In 1944, he joined Laboratory No. 2 of the USSR Academy of Sciences (today - the Kurchatov Institute) and together with L. A. Artsimovich, worked on the development of the electromagnetic method of isotope separation. In 1950, he was appointed as first deputy to I. V. Kurchatov, the position he held until 1958. After 1950, he worked on controlled thermonuclear fusion. Under his leadership, research was carried out on the stabilisation of pinches using a longitudinal magnetic field. Thus in 1955, the first toroidal device for plasma confinement and the predecessor of the tokamak, TMP. was created. It was later in 1957 that he introduced the term "tokamak", an acronym of "toroidal chamber with magnetic coils".

In 1957) he was appointed as the chief of the OGRA (Russian Огра - trap, or containment) department at the institute, a position he held until 1974. Under his leadership, a sequence of experimental installations named OGRA–1 through OGRA–4 were established.
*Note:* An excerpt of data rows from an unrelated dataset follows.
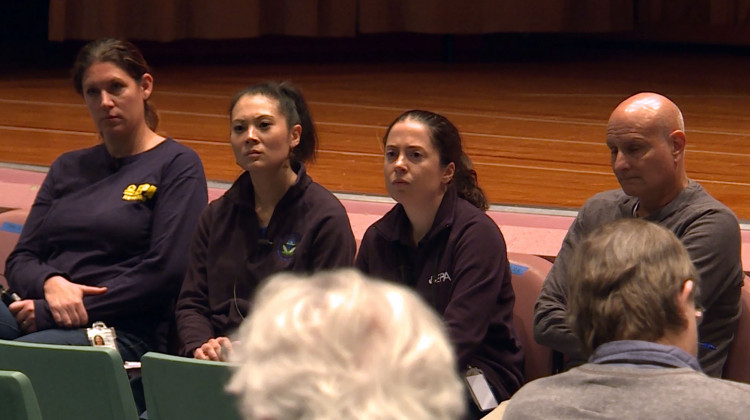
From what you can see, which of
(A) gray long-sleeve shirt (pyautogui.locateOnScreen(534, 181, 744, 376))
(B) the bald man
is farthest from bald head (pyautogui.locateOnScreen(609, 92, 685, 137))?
(A) gray long-sleeve shirt (pyautogui.locateOnScreen(534, 181, 744, 376))

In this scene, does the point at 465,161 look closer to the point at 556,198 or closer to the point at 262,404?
the point at 556,198

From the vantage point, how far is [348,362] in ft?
3.22

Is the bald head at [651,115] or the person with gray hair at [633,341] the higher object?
the bald head at [651,115]

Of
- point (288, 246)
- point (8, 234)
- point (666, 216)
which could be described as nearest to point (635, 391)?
point (666, 216)

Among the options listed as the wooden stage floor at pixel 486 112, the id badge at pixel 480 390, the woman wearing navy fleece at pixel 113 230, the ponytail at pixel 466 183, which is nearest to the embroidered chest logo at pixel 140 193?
the woman wearing navy fleece at pixel 113 230

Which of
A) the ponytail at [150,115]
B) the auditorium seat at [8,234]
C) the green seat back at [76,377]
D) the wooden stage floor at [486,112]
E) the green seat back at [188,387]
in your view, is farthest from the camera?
the wooden stage floor at [486,112]

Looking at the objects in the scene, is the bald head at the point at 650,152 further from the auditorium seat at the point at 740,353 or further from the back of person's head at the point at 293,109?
the back of person's head at the point at 293,109

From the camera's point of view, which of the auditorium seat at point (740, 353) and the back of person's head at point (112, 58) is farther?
the back of person's head at point (112, 58)

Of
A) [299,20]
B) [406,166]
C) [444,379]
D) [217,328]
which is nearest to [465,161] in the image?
[406,166]

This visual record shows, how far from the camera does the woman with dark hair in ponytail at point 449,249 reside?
2.54 metres

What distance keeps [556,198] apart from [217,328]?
5.24 feet

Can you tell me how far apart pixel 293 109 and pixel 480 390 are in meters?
0.95

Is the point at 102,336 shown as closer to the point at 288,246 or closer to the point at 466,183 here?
the point at 288,246

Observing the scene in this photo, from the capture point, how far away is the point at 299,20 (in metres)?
7.73
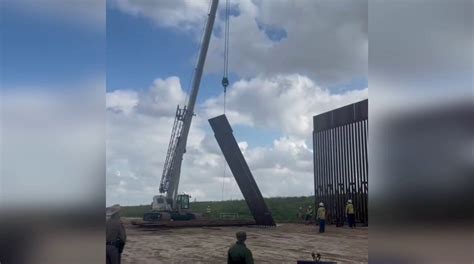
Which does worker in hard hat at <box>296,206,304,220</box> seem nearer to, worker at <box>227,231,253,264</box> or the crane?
the crane

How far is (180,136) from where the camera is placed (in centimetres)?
959

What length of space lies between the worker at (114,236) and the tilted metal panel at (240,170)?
2818 millimetres

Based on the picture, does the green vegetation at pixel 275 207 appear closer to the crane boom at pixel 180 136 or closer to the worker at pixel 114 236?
the crane boom at pixel 180 136

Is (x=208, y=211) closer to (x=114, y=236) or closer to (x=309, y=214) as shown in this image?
(x=309, y=214)

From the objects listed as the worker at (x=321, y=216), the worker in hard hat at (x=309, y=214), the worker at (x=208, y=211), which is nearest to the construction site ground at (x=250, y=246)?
the worker at (x=321, y=216)

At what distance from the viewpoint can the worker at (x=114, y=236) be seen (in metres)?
4.11

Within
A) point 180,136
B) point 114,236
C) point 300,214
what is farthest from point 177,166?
point 114,236

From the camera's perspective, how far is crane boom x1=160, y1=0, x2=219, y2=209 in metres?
7.80

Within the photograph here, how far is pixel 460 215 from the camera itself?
2723 millimetres

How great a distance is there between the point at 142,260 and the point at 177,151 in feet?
16.5

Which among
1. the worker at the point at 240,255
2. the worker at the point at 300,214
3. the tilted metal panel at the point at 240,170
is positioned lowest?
the worker at the point at 300,214

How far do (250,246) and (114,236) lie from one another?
2322 millimetres

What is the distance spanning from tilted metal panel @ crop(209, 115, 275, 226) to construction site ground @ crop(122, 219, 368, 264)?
0.80 m

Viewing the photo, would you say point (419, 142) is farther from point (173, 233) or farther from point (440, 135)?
point (173, 233)
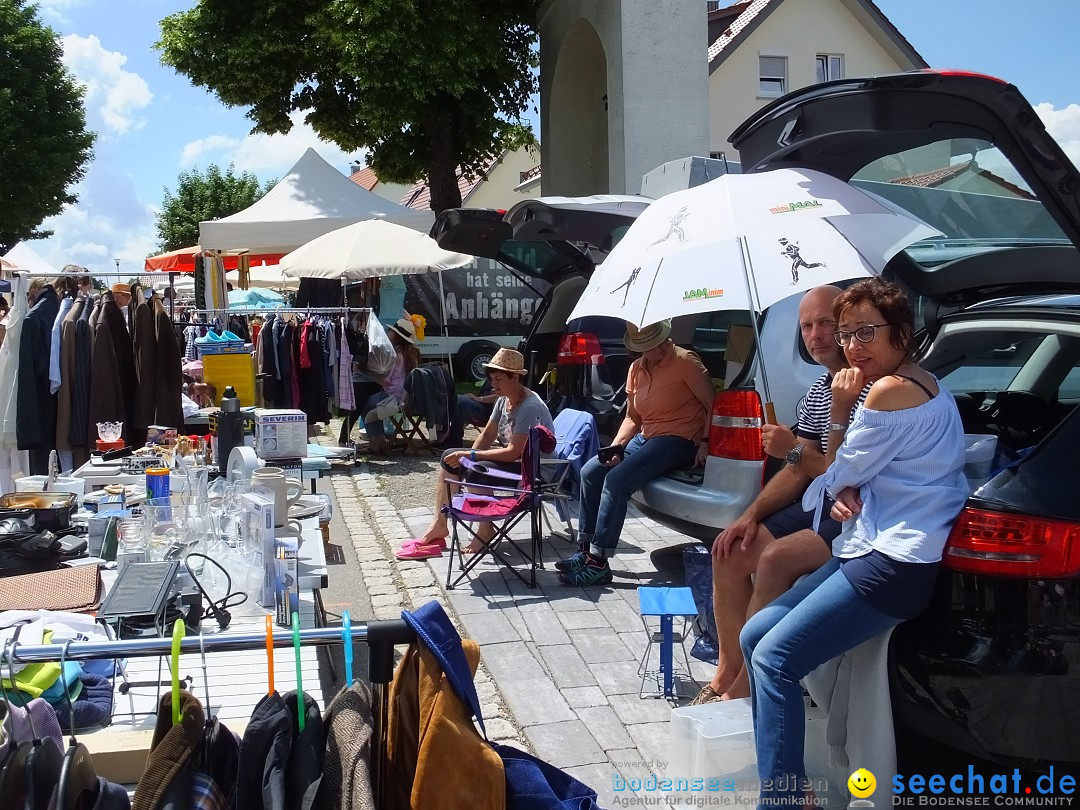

In 1962, Golovin and his team experimentally discovered the stabilizing effect of differential plasma rotation at OGRA–1 facility. In 1971, world's first fusion trap using superconducting coils was experimentally demonstrated at OGRA–3 facility. At the end of his scientific career, he was engaged in the ideas of few–neutron fusion and the use of Helium-3 isotope.

He died on 15 April 1997 and was buried at Vvedenskoye Cemetery, Moscow.